There's also a 4th access network being rolled out by a contractor paid by the state. Again a whole sale network, so you won't buy service straight form them and it's aimed at reaching the few hundred thousand rural homes that aren't commercially viable for FTTH from any of the mainstream players.

It's become pretty aggressively competitive and the speeds are going way up, including in rural areas which is great. We'd a really dismal period in the early 2000s when Eircom dominated the whole thing and was dragging its feet on speeds and competition was still quite stifled.

As for the PSTN / POTS network - it's officially on sunset at this stage.
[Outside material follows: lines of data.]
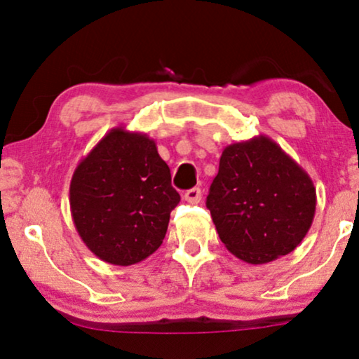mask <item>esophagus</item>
I'll return each mask as SVG.
<instances>
[{
  "instance_id": "obj_1",
  "label": "esophagus",
  "mask_w": 359,
  "mask_h": 359,
  "mask_svg": "<svg viewBox=\"0 0 359 359\" xmlns=\"http://www.w3.org/2000/svg\"><path fill=\"white\" fill-rule=\"evenodd\" d=\"M184 201H188V203L191 204H198L201 198H203V191H201L199 188H193V189H188L184 193Z\"/></svg>"
}]
</instances>
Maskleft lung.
<instances>
[{
	"mask_svg": "<svg viewBox=\"0 0 359 359\" xmlns=\"http://www.w3.org/2000/svg\"><path fill=\"white\" fill-rule=\"evenodd\" d=\"M316 204L307 171L263 134L225 147L205 203L225 248L250 264L294 252Z\"/></svg>",
	"mask_w": 359,
	"mask_h": 359,
	"instance_id": "obj_1",
	"label": "left lung"
}]
</instances>
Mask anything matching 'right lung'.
Segmentation results:
<instances>
[{
  "instance_id": "add662e5",
  "label": "right lung",
  "mask_w": 359,
  "mask_h": 359,
  "mask_svg": "<svg viewBox=\"0 0 359 359\" xmlns=\"http://www.w3.org/2000/svg\"><path fill=\"white\" fill-rule=\"evenodd\" d=\"M178 203L155 140L124 126L83 156L70 181L78 235L93 255L116 266L144 262L160 248Z\"/></svg>"
}]
</instances>
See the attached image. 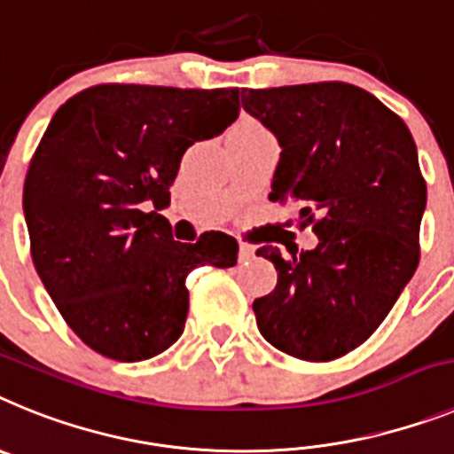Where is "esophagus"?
<instances>
[{"label": "esophagus", "instance_id": "1", "mask_svg": "<svg viewBox=\"0 0 454 454\" xmlns=\"http://www.w3.org/2000/svg\"><path fill=\"white\" fill-rule=\"evenodd\" d=\"M255 255V247H251V244L242 242L239 244V260H251Z\"/></svg>", "mask_w": 454, "mask_h": 454}]
</instances>
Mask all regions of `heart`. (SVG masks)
Here are the masks:
<instances>
[{
	"label": "heart",
	"instance_id": "b5f03b06",
	"mask_svg": "<svg viewBox=\"0 0 454 454\" xmlns=\"http://www.w3.org/2000/svg\"><path fill=\"white\" fill-rule=\"evenodd\" d=\"M235 129H262V125L255 123V121H251V118H242L238 125H235ZM232 129V132H235Z\"/></svg>",
	"mask_w": 454,
	"mask_h": 454
}]
</instances>
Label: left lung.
Here are the masks:
<instances>
[{
    "label": "left lung",
    "mask_w": 454,
    "mask_h": 454,
    "mask_svg": "<svg viewBox=\"0 0 454 454\" xmlns=\"http://www.w3.org/2000/svg\"><path fill=\"white\" fill-rule=\"evenodd\" d=\"M242 107L281 144L271 200L299 203L313 251L260 247L278 281L254 301L267 342L326 364L372 336L420 260L427 184L413 137L372 93L345 82L242 90Z\"/></svg>",
    "instance_id": "1"
}]
</instances>
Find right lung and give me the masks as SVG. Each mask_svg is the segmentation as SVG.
<instances>
[{
  "instance_id": "1",
  "label": "right lung",
  "mask_w": 454,
  "mask_h": 454,
  "mask_svg": "<svg viewBox=\"0 0 454 454\" xmlns=\"http://www.w3.org/2000/svg\"><path fill=\"white\" fill-rule=\"evenodd\" d=\"M239 114V89L98 84L59 107L25 180L34 267L66 325L102 356L134 364L178 340L196 265L232 267L238 239L176 242L168 187L194 141Z\"/></svg>"
}]
</instances>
If you order any new services from any of the phone companies, unless you've some very specific reason, they'll provide you with an access gateway that contains a VoIP ATA for phone. The TDM networks are being wound down quite rapidly.

A lot of the old Eir core network seems to have moved to VoIP at major node level with the existing AXE and E10 local switches really acting as access nodes for that and new subscriptions or people upgrading packages typically are moved by their ISP to a VoIP over broadband product unless they specifically object and demand an exchange-based dial tone or they're in a really remote area without fibre to home or VDSL.

Also the number of landline users of any tech POTS or VoIP is plummeting anyway as mobile phones are just absolutely dominant. I have a landline that came bundled with my internet using VoIP and I honestly don't even know the number. There isn't even any handset connected to it and I don't think I'm unusual.

Posted By: dsk Re: Electrician and Telecomunications - 12/18/21 06:54 PM
Looks pretty much like here in Norway. I am working at a scool that started up in an old building this autumn, no POTS possible. Mobiles all over... (Except for sneaking in some voip telephones)

And as the thread started, no the electricians does not do the job with communication systems, they use the persons certified for wifi and other data communication systems. I guess I have had 2 of those working there for 2 months, and regular electrician for 2-3 weeks.